Can PMR (Polymyalgia Rheumatica) be induced by vaccine?

Hi @tracykarran, You might find the following discussions helpful since you mentioned being diagnosed with GCA and you still have pain with your current treatment.

-- GCA (Giant Cell Arteritis) and PMR (polymyalgia rheumatica):
https://connect.mayoclinic.org/discussion/temporal-arteritis-1/
-- Educational Conferences for PMR/GCA?:
https://connect.mayoclinic.org/discussion/educational-conference/

I am 64 and was diagnosed with PMR after my 4th shot which was Moderna (previous 3 shots were Pfizer). I later learned that Moderna 3 times the mRNA as Pfizer (100 micrograms vs. 30 micrograms). That may provide more protection but it may have been too much for me and resulted in my PMR.
My doctor agrees, no further Covid vaccines until we get PMR under control. You can report adverse vaccine effects to the government at https://vaers.hhs.gov/. I did. I feel like the data is important.

Thanks!

I'm sixty years old. In addition to PMR I also have Sjögren's. I'm taking 20 mg of prednisone daily for the PMR. After several weeks at full dose, I was instructed to reduce it by 5 mg but I deteriorated drastically within a short period of time. I've resumed taking 20 mg of prednisone daily and I'm on my second week of methotrexate injections (16 mg). I still experience pain and limited movement but I'm looking forward to seeing improvement with the shots. So far, I've had no side effects from them. I was very reluctant to take it but really had no choice if I wanted to function better. It was a good choice for me. Another positive note is that, if the methotrexate shots work well, I'll be able to stop taking the hydroxychloroquine (plaquenil) I take for RA (Rheumatoid Arthritis).

I'm taking 25 mg methotrexate weekly not 16 mg as I stated in the post above.
I time my injections so any nausea occurs in the night while I'm sleeping. The first time I did it at 6 p.m. The second I did earlier in the day at 11:30 a.m. I woke up briefly last night with nausea but immediately fell back to sleep.

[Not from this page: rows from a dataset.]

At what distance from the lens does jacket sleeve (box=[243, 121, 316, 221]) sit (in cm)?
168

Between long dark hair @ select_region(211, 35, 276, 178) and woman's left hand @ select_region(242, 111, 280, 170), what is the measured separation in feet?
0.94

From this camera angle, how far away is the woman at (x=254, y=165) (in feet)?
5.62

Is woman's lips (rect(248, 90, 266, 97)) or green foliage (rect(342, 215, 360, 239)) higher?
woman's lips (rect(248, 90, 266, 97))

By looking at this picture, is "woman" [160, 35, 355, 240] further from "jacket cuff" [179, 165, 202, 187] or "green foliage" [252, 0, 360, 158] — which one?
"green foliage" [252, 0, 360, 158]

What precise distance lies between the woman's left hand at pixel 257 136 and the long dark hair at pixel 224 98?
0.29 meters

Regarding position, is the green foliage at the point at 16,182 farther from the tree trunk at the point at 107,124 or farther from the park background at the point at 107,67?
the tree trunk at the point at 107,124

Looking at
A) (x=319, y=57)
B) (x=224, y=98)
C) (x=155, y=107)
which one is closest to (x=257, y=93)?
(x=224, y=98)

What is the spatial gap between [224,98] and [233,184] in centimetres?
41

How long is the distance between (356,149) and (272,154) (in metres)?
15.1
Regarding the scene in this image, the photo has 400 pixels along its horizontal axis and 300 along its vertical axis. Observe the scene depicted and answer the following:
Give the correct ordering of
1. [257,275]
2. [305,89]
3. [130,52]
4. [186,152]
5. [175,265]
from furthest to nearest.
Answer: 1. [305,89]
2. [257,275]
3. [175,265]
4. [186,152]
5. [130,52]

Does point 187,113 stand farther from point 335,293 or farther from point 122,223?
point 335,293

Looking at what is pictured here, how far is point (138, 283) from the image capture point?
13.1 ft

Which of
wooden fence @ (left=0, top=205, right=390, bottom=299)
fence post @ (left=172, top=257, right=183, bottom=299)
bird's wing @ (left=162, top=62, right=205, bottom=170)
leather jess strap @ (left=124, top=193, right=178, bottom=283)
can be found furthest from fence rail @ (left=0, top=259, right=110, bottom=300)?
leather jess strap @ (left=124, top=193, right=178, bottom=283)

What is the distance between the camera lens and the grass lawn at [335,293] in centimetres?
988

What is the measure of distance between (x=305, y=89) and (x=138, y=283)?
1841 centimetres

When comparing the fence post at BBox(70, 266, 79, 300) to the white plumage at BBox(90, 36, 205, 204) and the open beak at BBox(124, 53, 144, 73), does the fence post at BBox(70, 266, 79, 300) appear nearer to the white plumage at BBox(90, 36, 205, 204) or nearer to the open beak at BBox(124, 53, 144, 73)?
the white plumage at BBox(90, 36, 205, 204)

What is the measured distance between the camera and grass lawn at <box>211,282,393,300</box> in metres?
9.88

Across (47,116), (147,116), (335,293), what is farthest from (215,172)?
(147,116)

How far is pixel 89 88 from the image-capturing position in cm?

I was diagnosed with PMR in Jan. 2022 and put on 20 mgs. of Pred. It has been my experience that .5 (not 5) mg reduction at a time is more than enough. 5 mg. is too much and that's why you're experiencing the pain (again). I have not been offered methotrexate - yet. There is no race to the finish for tapering, go by what your body is telling you. Over the last few weeks I was down to 14 mg. but last weekend experienced much head pressure, jaw pain and some eye involvement and went to ER. After the resident spoke with the Rheumatologist on call, I was put up to 60 mg. Pred and now being tested for GCA (possible biopsy on Wednesday next, but since I've been on Prednisone for this long, it may not be a good result (not show much). I wish you well on this "journey", but slow down the tapering (lack of pain and quality of life also count). Know that you're not alone and keep in touch with this support group and also healthunlocked.com/PMRGCAuk (another extremely helpful support group).

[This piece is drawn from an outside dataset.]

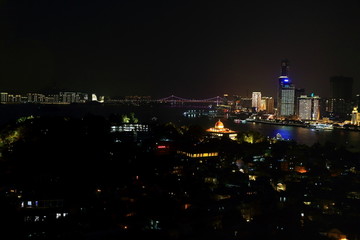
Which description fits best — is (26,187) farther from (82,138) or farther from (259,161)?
(259,161)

Thank you so very much for your comments! They're very helpful and truly appreciated.
I have a lot to learn on this journey.
I've noticed my family doctor isn't concerned about my symptoms as much now because my CRP went from high eighties to twenty. I've discovered you can't ignore symptoms though. Quality of life is important. I need to learn how to communicate my needs better. I haven't addressed many of the issues I have because it's very time consuming and they are more so related to Sjögren's. I also have symptoms of GCA but not enough to warrant action yet. I'm keeping a bit of a journal and note if something is problematic.
I will discuss the tapering of prednisone with my rheumatologist at my next appointment. I think your method would be far better for me.
I will look at the other group as well. It is helpful and encouraging to know others understand what I'm experiencing with PMR. I can't thank you enough for making the time and effort to respond to my post.

Last year I suddenly developed debilitating and painful symptoms - later diagnosed as PMR- after my fourth covid vaccine (Moderna). Possibly had the vaccine too soon after getting covid19 - a few weeks. It was a dramatic change - from fit and active life, to stiffness and v limited mobility. Symptoms managed now with prednisone & trying to taper off gradually. Good luck with your condition.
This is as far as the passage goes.